In leveling the antisemite attack, the state is attempting to condition its critics to stop doing good. For such criticism emanates from the impulse to fight injustice, including but not limited to the horrors we see it inflicted on the Palestinian people. If successful and over time this weakens the desire or inclination to contest what no person, anywhere, should ever have to endure. It’s an evil of the highest order.
The impulse is at the core of our humanity, manifested every time we contest unnecessary harm or oppression—not only against ourselves but others. In the same way, the state is attempting to destroy Palestine, it is attempting to kill this goodness of our nature. We must do all we can to resist it. This includes not allowing the state to confuse our taking it to task with what antisemitism actually is. And in solidarity with our Jewish brothers and sisters seek to end it in all its forms.
Moreover, in condemning its critics (whatever form that may take) while refusing to accept any responsibility for the violence it continues to perpetrate against the Palestinian people, the state reveals its own narcissism. Paramount to it—as if engaged in some troubling vanity project—is its image, how the world perceives them, while ignoring the consequences its criminal actions have for humanity. This of course is not something they want others to notice. That would be at an offensive stain on its image. A moral entity, on the other hand, be it a person or state, takes ownership of the fact that it is harming others and, notwithstanding how that impacts others’ perception, seeks to rectify it.
The state’s behavior recalls who American psychiatrist M. Scott Peck called “People of the Lie”, namely those totally in denial of the harm they do while falsely blaming others for causing it. Capturing this well Fr. Dwight Longenecker observes in ‘Immortal Combat: Confronting the Heart of Darkness’:
“Their self-deception needs to be fed constantly, and the main way they support their self-deception is by winning the admiration of others. As they convince others of their perfect goodness, their own self-image is reinforced…. And more often than not, they will avoid apologizing by blaming others. Their failure cannot be their fault. Others must always be to blame.”
The international community must commit itself to delegitimize how the state falsely uses “antisemitic.” This will help liberate others to join the struggle for Palestinian justice who, already in heart or spirit, support the Palestinian people. What’s more, it will set an example, namely misusing “antisemitic” to deflect attention from the state’s continued oppression against the Palestinian people is wholly unacceptable.
For such misuse makes it, one, easier for the state to carry out its campaign of ethnic cleansing of Palestine and, two, it is itself antisemitic. Whether it’s the Israeli state or otherwise, no one should ever be allowed to appeal to Jewishness to justify horrific acts.

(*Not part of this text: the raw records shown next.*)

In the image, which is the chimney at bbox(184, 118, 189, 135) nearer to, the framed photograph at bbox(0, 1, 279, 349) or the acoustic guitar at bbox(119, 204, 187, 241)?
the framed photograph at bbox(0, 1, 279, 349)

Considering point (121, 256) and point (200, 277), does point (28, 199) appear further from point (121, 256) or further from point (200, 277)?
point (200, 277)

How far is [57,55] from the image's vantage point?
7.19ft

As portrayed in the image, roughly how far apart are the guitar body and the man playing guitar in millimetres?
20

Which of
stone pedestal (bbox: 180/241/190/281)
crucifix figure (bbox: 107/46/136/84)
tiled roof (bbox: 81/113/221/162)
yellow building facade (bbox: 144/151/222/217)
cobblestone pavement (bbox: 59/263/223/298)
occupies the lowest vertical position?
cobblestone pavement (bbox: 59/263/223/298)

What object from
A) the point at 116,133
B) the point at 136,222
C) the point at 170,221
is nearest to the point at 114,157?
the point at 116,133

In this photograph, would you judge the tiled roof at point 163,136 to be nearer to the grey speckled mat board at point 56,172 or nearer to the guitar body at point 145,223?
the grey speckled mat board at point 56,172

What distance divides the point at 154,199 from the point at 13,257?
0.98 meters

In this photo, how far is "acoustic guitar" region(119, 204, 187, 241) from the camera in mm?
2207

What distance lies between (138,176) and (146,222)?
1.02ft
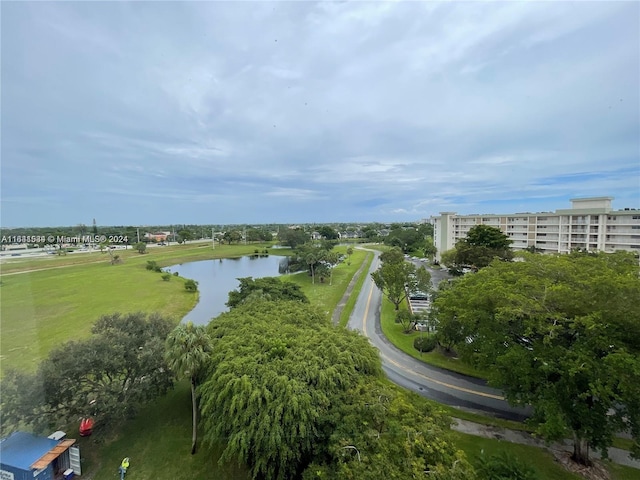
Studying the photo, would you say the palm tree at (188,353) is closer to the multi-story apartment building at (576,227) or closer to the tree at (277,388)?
the tree at (277,388)

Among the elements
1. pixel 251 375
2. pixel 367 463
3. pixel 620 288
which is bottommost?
pixel 367 463

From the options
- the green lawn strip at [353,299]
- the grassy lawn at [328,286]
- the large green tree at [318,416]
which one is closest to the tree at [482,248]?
the green lawn strip at [353,299]

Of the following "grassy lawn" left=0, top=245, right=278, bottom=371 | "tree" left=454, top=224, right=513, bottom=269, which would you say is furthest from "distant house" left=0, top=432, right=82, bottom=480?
"tree" left=454, top=224, right=513, bottom=269

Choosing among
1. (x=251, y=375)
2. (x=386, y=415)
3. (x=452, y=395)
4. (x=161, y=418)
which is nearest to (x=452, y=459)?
(x=386, y=415)

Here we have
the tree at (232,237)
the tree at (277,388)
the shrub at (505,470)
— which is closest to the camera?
the shrub at (505,470)

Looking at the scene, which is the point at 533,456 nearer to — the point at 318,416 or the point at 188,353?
the point at 318,416

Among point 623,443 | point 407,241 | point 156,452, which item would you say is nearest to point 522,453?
point 623,443

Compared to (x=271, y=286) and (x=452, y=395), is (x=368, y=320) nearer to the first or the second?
(x=271, y=286)

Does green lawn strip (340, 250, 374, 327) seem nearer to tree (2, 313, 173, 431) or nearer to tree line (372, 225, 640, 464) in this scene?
tree line (372, 225, 640, 464)
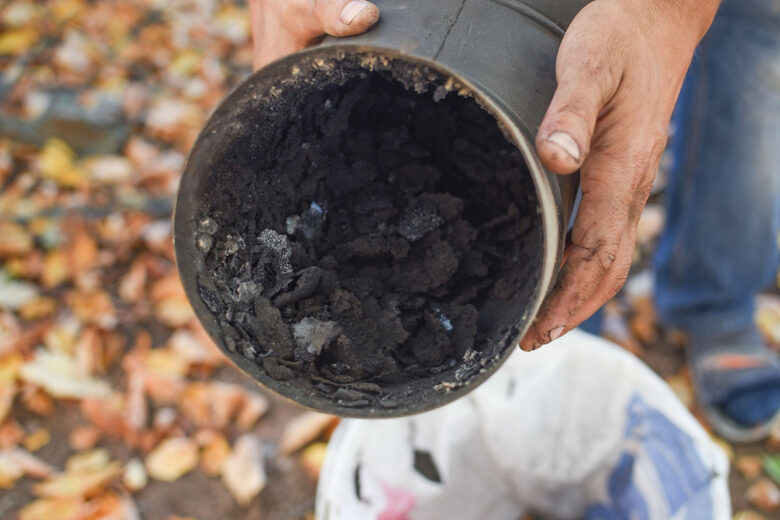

Indeed, in contrast to the disingenuous rhetoric of the state, there is no contradiction in fighting for Palestinian justice and against antisemitism at the same time. That’s what a person of conscience does. They do not ignore, much less endorse unnecessary harm against anyone. They are the opposite of the state, invested in malicious acts of destruction while doing all it can to get away with it.
Freeing Palestine means holding the state accountable for this. And when it tries to convince the world that means an antisemitic campaign to destroy Israel itself, we ought to hold it accountable for such deplorable lies too.
– Paul Salvatori is a Toronto-based journalist, community worker and artist. Much of his work on Palestine involves public education, such as through his recently created interview series, “Palestine in Perspective” (The Dark Room Podcast), where he speaks with writers, scholars and activists. He contributed this article to The Palestine Chronicle.